Shall we take a little gander through that dusty old document that we call the Constitution? Let's shall.
Article I, Section 2 of the Constitution says this:
The House of Representatives shall be composed of members chosen every second year by the people of the several states, and the electors in each state shall have the qualifications requisite for electors of the most numerous branch of the state legislature.
Whoa! Did you see the clause that I bolded? The most important word there is--you guessed it--STATES. Hmmm...Washington, DC. Seems kind of like a state, right? Wrong! D.C. is a federal district, created under the Constitution (Article I, Section 8 which gives Congress permission to form a "District (not exceeding ten miles square) as may, by cession of particular states, and the acceptance of Congress, become the seat of the government of the United States"). For that simple reason, Washington, D.C. residents do not and, moreover, cannot have the right to federal representation barring admittance as a state or passage of an amendment giving them that right.
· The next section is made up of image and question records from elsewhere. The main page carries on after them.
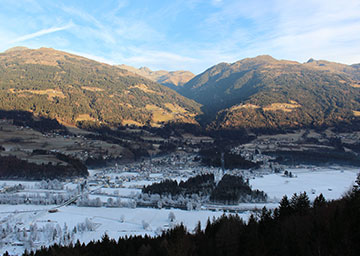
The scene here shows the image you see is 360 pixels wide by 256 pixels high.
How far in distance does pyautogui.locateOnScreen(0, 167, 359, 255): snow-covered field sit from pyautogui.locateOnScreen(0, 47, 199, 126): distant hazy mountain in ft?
265

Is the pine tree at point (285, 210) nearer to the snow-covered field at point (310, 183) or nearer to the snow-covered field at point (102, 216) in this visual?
the snow-covered field at point (102, 216)

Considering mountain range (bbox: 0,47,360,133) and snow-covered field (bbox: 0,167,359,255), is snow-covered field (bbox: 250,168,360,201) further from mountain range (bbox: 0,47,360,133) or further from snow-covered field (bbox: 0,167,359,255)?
mountain range (bbox: 0,47,360,133)

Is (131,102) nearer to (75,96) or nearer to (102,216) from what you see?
(75,96)

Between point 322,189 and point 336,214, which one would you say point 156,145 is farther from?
point 336,214

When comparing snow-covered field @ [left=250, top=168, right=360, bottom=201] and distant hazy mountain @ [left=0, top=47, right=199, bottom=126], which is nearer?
snow-covered field @ [left=250, top=168, right=360, bottom=201]

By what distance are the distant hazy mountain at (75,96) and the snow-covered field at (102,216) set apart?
80.7 m

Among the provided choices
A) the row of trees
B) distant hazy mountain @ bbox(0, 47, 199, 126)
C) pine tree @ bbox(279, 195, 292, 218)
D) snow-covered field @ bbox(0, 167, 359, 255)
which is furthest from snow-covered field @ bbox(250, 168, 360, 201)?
distant hazy mountain @ bbox(0, 47, 199, 126)

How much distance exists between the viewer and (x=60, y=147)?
9156 cm

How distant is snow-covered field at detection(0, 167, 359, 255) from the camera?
33438 millimetres

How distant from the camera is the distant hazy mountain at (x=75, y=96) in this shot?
135m

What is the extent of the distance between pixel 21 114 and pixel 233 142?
292 feet

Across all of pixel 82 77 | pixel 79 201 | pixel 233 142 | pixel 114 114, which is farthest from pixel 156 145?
pixel 82 77

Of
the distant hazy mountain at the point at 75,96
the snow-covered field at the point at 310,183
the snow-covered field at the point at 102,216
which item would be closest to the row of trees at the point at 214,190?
the snow-covered field at the point at 102,216

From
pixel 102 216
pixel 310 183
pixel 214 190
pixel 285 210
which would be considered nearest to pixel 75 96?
pixel 214 190
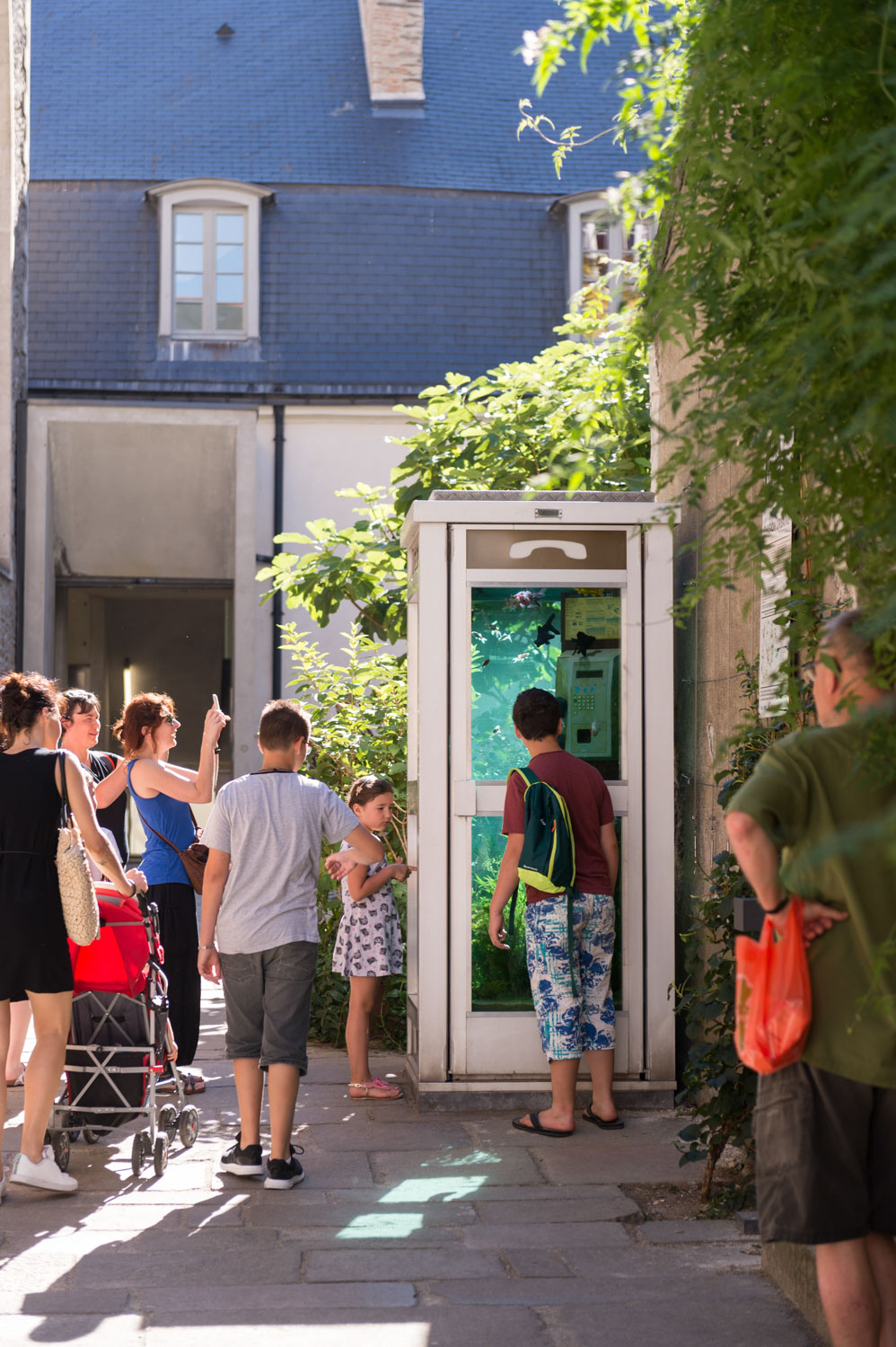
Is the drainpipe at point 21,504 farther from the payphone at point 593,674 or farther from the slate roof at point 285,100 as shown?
the payphone at point 593,674

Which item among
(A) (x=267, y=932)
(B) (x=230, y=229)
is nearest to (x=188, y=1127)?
(A) (x=267, y=932)

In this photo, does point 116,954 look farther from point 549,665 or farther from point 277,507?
point 277,507

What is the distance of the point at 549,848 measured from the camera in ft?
19.9

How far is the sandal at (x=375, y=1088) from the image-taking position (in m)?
6.77

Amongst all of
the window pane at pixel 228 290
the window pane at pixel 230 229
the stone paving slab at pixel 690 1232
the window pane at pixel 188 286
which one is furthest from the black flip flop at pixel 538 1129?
the window pane at pixel 230 229

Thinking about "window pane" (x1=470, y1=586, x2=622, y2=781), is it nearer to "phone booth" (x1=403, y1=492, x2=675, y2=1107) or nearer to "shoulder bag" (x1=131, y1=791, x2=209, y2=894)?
"phone booth" (x1=403, y1=492, x2=675, y2=1107)

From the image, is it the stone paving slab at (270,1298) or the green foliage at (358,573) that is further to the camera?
the green foliage at (358,573)

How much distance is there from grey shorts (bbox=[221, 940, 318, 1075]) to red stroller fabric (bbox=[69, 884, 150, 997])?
0.48m

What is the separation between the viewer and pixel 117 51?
73.3 ft

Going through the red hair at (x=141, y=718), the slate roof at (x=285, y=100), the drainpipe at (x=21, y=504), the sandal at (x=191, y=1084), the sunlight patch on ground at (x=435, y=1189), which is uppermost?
the slate roof at (x=285, y=100)

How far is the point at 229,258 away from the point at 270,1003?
15.7 m

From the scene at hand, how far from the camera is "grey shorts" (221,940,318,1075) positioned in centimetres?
531

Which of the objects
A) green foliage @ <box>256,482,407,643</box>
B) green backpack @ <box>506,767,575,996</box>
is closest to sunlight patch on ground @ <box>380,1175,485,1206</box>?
green backpack @ <box>506,767,575,996</box>

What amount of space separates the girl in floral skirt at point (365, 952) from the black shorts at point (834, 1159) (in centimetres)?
380
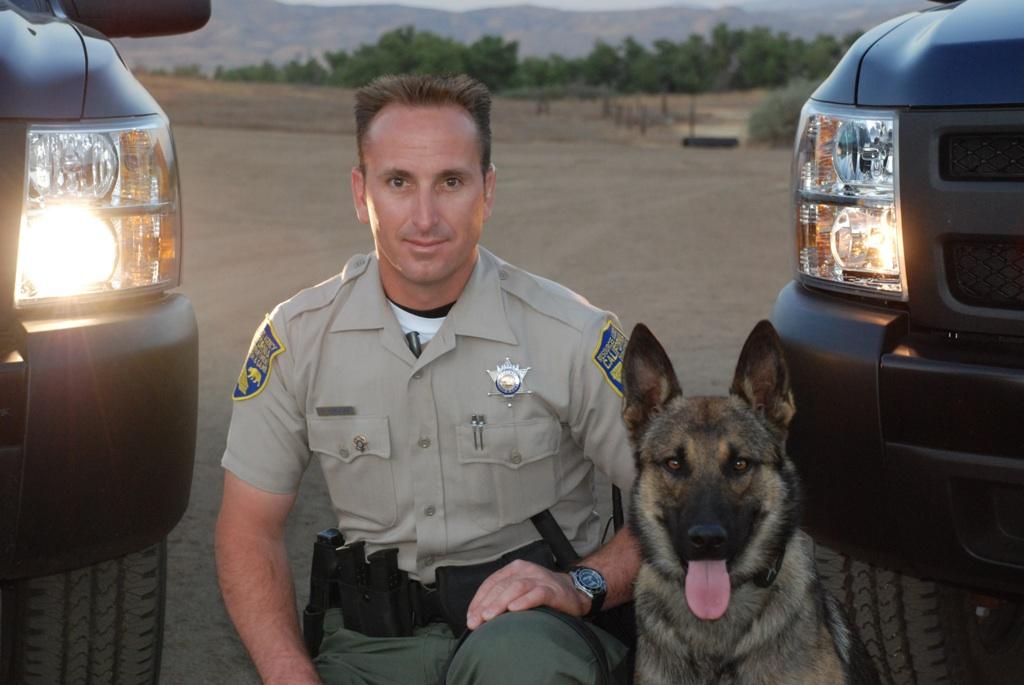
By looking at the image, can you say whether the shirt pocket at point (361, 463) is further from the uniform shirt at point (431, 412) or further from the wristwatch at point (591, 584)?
the wristwatch at point (591, 584)

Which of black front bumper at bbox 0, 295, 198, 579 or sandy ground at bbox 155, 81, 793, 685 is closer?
black front bumper at bbox 0, 295, 198, 579

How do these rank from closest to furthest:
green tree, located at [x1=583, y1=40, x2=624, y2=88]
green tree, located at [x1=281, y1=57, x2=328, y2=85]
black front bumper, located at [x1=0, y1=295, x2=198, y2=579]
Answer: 1. black front bumper, located at [x1=0, y1=295, x2=198, y2=579]
2. green tree, located at [x1=281, y1=57, x2=328, y2=85]
3. green tree, located at [x1=583, y1=40, x2=624, y2=88]

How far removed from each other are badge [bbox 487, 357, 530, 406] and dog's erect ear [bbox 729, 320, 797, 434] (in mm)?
517

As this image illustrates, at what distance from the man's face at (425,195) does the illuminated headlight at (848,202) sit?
0.82 metres

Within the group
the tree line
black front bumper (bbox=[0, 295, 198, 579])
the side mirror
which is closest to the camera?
black front bumper (bbox=[0, 295, 198, 579])

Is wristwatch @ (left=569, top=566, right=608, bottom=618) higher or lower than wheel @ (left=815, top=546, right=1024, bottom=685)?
higher

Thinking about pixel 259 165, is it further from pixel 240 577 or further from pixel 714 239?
pixel 240 577

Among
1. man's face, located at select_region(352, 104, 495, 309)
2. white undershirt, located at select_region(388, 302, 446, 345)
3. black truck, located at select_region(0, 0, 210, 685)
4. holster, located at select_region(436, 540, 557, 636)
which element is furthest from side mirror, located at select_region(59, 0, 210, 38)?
holster, located at select_region(436, 540, 557, 636)

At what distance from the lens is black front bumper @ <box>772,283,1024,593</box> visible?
116 inches

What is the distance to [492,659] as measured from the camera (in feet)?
9.50

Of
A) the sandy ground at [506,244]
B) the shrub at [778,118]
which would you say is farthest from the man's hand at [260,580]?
the shrub at [778,118]

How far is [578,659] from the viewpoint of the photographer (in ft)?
9.71

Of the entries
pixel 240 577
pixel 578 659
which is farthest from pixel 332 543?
pixel 578 659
This argument is beyond annoying to me, because it shouldn't have to be made. It's one thing to argue about ambiguous constitutional issues (executive privilege, flag burning as speech, abortion). It's another thing for the elected representatives of the people, those same who just swore an oath to uphold the Constitution on Tuesday, to even contemplate something that is on its face unconstitutional.
I've come to expect Democrats to throw out all procedural rules in the Constitution (and before anyone starts snarking, Republicans have their problems, too. They like to conveniently ignore civil protections). But now many Republicans are OK with scrapping the Constitution because it gives Utah an extra seat as well. Yeah, that's statesmanship.